__练习说明__
从含有“Of the things”的那一行起，到列表末尾为止，将这些行原样输出，两端均包括在内，答案中不要保留图片。
--
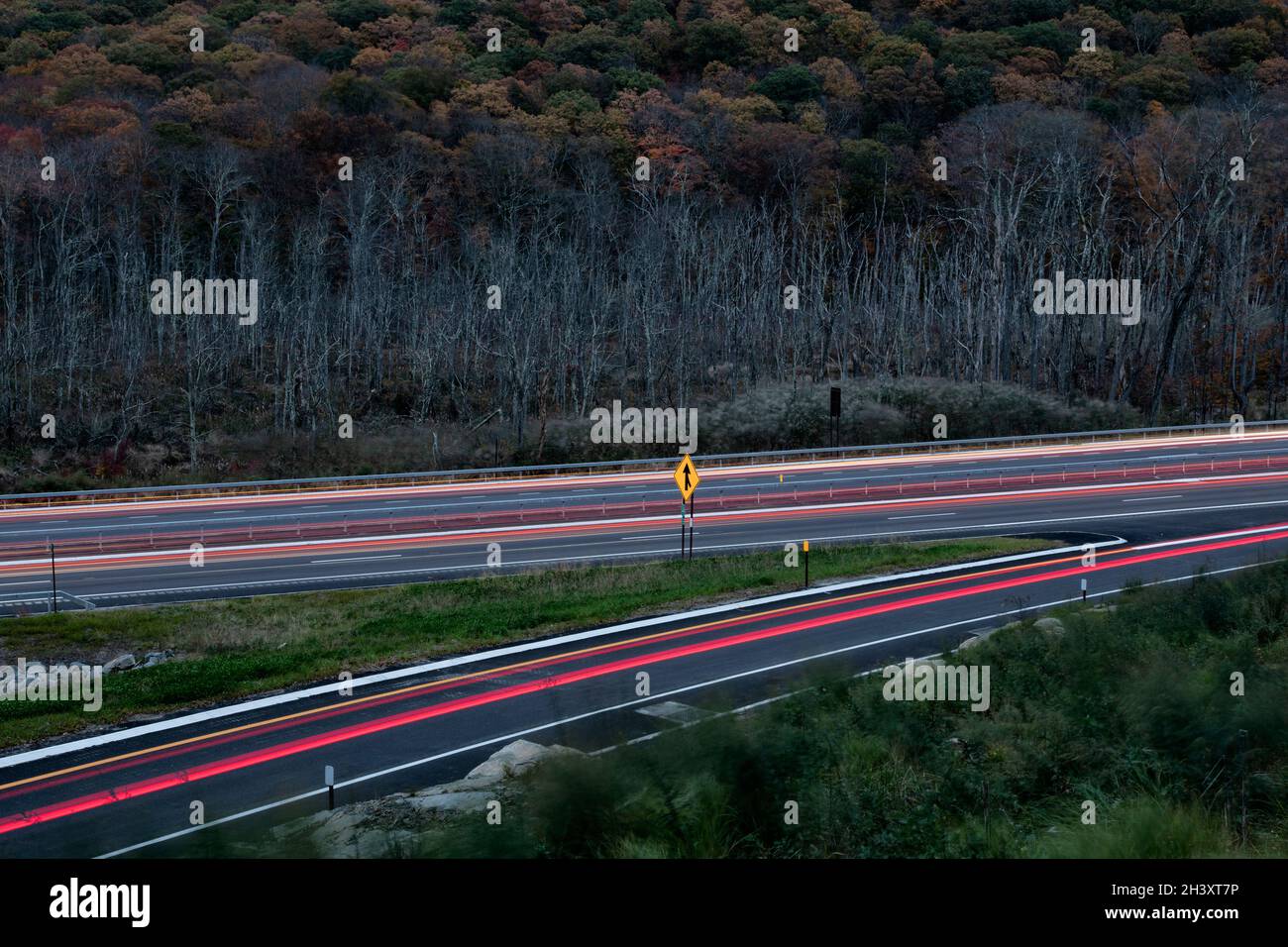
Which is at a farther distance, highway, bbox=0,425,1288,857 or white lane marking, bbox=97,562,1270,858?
highway, bbox=0,425,1288,857

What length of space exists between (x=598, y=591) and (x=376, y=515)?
11.8 metres

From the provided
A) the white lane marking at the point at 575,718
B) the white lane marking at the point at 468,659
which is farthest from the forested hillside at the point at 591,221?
the white lane marking at the point at 575,718

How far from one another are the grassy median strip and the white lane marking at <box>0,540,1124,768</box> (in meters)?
0.45

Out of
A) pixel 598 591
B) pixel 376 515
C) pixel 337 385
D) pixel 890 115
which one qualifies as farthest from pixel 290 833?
pixel 890 115

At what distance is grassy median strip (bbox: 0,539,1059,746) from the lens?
57.8ft

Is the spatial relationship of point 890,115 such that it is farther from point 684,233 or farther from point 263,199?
point 263,199

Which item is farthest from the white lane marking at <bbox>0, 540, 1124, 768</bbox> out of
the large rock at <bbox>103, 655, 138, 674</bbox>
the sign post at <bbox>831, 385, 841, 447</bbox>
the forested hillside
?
the forested hillside

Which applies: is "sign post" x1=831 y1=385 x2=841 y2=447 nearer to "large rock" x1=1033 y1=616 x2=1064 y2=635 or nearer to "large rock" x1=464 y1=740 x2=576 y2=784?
"large rock" x1=1033 y1=616 x2=1064 y2=635

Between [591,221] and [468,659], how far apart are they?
140ft

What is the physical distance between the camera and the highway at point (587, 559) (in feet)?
45.1

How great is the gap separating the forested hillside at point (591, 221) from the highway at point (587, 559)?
1114 cm

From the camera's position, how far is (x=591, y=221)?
5891 cm

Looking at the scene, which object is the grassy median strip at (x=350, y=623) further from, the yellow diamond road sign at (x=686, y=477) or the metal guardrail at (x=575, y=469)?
the metal guardrail at (x=575, y=469)

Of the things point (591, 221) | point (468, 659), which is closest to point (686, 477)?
point (468, 659)
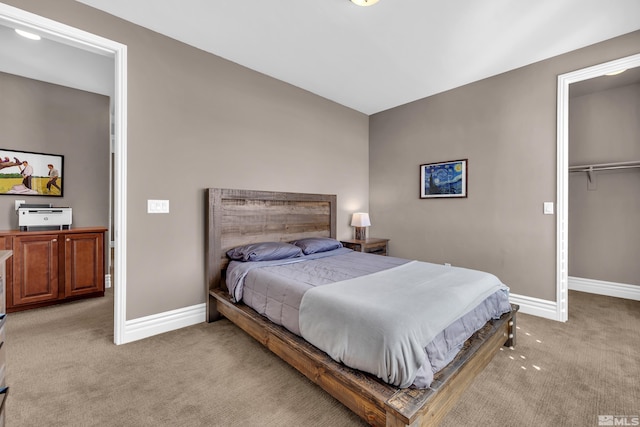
--
__本题结果__
Of the things point (591, 221) | point (468, 659), which is closest to point (686, 477)?
point (468, 659)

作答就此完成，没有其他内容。